The story  for this trial actually started with a pilot trial that was published in 1991 (Amery 1991). In this pilot trial publication, it was noted that the European Working Party on High Pressure in the Elderly (EWPHE)  trial which looked at patients with a minimum age of 60 years and a blood pressure of 160-239/90-199 showed that antihypertensive treatment led to a decrease in cardiovascular mortality. It was also noted that 1988, several trials for antihypertensive drug treatment had been published, but most studies included only young and middle-aged patients. Some trials at this time had recruited older patients, but there was still no strong evidence that antihypertensive treatment in the elderly improved total mortality. It noted that until 1988, all published trials mainly recruited patients mainly on the basis of diastolic blood pressure elevation, but that in industrialized countries and diastolic blood pressure peaks at an age of 50 and then stabilizes or decreases. The investigators for this trial decided to test the hypothesis that drug treatment of isolated systolic hypertension would lead to a reduction in cardiovascular mortality and morbidity.  

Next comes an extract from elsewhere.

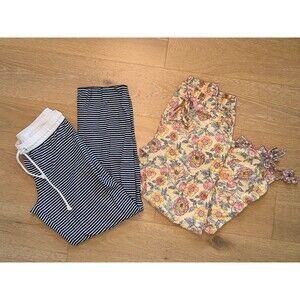 2 pair womens pajama Sleep pants - World Market S/M  - Jasmin & Ginger M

As noted, during the onset of this trial, there were still some uncertainties about the benefit for treatment of isolated systolic hypertension in the elderly. There was also some controversy about  calcium channel blockers as first-line agents and evidence was lacking that these agents reduced cardiovascular risk. The trial went on to enroll patients at least 60 years old with isolated systolic HTN. The trial enrolled 4695 patients in 198 medical centers across 23 countries in Western and Eastern Europe. The patients were randomly assigned to active treatment or placebo. Active treatment included a dihydropyridine calcium channel blocker called nitrendipine with the possible addition of enalapril and hydrochlorothiazide.  The trial was stopped early because the trial had reached a primary endpoint of a significant benefit for stroke. At a median of two years of follow-up, it was found that active treatment led to a reduction in the total rate of stroke from 13.7% to 7.9%. Non-fatal stroke, all fatal and nonfatal cardiac in points including sudden death, were decreased significantly in the active treatment group. The information that this study gives us is that among elderly patients with isolated systolic hypertension, antihypertensive drug treatment starting with a dihydropyridine calcium channel blocker reduces the rate of cardiovascular complications.

Syst-Eur Trial: Staessen, J. A., Fagard, R., Thijs, L., Celis, H., Arabidze, G. G., Birkenhäger, W. H., ... & Forette, F. (1997). Randomised double-blind comparison of placebo and active treatment for older patients with isolated systolic hypertension. The Lancet, 350(9080), 757-764.

Syst-Eur Trial PMID: 9297994

Useful summaries of the Syst-Eur Trial: cardiologytrials.org

Other References

Amery, A., Birkenhäger, W., Bulpitt, C. J., Clement, D., De Leeuw, P., Dollery, C. T., ... & O’Brien, E. T. (1991). Syst-Eur. A multicentre trial on the treatment of isolated systolic hypertension in the elderly: objectives, protocol, and organization. Aging Clinical and Experimental Research, 3(3), 287-302.